## EXERCISE
Print the entries below in their entirety, exactly as they are written.

## SOURCE MATERIAL
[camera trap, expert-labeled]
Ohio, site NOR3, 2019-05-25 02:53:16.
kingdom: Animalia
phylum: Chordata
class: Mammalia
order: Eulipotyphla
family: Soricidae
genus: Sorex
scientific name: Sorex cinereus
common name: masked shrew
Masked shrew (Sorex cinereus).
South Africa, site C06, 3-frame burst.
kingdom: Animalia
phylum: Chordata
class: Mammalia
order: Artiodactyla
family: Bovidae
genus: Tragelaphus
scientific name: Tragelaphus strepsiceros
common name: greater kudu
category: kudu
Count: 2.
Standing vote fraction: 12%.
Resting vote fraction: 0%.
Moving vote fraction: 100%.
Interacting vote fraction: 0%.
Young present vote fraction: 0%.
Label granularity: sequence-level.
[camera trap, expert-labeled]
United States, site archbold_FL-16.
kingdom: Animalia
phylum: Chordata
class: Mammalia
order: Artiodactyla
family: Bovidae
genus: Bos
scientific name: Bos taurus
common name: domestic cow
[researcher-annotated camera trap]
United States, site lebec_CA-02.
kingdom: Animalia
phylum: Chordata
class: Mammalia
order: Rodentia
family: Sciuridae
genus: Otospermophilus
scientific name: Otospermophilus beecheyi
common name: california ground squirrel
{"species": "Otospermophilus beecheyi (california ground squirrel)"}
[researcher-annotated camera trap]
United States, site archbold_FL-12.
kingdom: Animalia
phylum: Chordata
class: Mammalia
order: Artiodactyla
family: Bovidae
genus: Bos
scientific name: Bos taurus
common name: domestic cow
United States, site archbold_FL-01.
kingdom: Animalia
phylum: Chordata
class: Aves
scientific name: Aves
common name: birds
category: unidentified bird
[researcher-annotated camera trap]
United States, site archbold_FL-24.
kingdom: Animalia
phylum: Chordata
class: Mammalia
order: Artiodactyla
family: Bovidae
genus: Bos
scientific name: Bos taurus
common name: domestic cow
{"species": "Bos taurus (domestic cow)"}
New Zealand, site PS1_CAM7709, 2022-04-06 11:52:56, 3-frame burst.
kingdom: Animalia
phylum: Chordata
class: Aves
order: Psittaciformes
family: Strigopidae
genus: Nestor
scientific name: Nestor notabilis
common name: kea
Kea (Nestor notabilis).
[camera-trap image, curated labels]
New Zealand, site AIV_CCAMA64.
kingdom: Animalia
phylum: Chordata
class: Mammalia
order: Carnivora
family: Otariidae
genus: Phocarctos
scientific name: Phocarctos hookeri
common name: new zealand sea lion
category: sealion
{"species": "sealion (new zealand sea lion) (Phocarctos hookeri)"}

## EXERCISE SOLUTION
[camera trap, expert-labeled]
Ohio, site NOR3, 2019-05-25 02:53:16.
kingdom: Animalia
phylum: Chordata
class: Mammalia
order: Eulipotyphla
family: Soricidae
genus: Sorex
scientific name: Sorex cinereus
common name: masked shrew
Masked shrew (Sorex cinereus).
South Africa, site C06, 3-frame burst.
kingdom: Animalia
phylum: Chordata
class: Mammalia
order: Artiodactyla
family: Bovidae
genus: Tragelaphus
scientific name: Tragelaphus strepsiceros
common name: greater kudu
category: kudu
Count: 2.
Standing vote fraction: 12%.
Resting vote fraction: 0%.
Moving vote fraction: 100%.
Interacting vote fraction: 0%.
Young present vote fraction: 0%.
Label granularity: sequence-level.
[camera trap, expert-labeled]
United States, site archbold_FL-16.
kingdom: Animalia
phylum: Chordata
class: Mammalia
order: Artiodactyla
family: Bovidae
genus: Bos
scientific name: Bos taurus
common name: domestic cow
[researcher-annotated camera trap]
United States, site lebec_CA-02.
kingdom: Animalia
phylum: Chordata
class: Mammalia
order: Rodentia
family: Sciuridae
genus: Otospermophilus
scientific name: Otospermophilus beecheyi
common name: california ground squirrel
{"species": "Otospermophilus beecheyi (california ground squirrel)"}
[researcher-annotated camera trap]
United States, site archbold_FL-12.
kingdom: Animalia
phylum: Chordata
class: Mammalia
order: Artiodactyla
family: Bovidae
genus: Bos
scientific name: Bos taurus
common name: domestic cow
United States, site archbold_FL-01.
kingdom: Animalia
phylum: Chordata
class: Aves
scientific name: Aves
common name: birds
category: unidentified bird
[researcher-annotated camera trap]
United States, site archbold_FL-24.
kingdom: Animalia
phylum: Chordata
class: Mammalia
order: Artiodactyla
family: Bovidae
genus: Bos
scientific name: Bos taurus
common name: domestic cow
{"species": "Bos taurus (domestic cow)"}
New Zealand, site PS1_CAM7709, 2022-04-06 11:52:56, 3-frame burst.
kingdom: Animalia
phylum: Chordata
class: Aves
order: Psittaciformes
family: Strigopidae
genus: Nestor
scientific name: Nestor notabilis
common name: kea
Kea (Nestor notabilis).
[camera-trap image, curated labels]
New Zealand, site AIV_CCAMA64.
kingdom: Animalia
phylum: Chordata
class: Mammalia
order: Carnivora
family: Otariidae
genus: Phocarctos
scientific name: Phocarctos hookeri
common name: new zealand sea lion
category: sealion
{"species": "sealion (new zealand sea lion) (Phocarctos hookeri)"}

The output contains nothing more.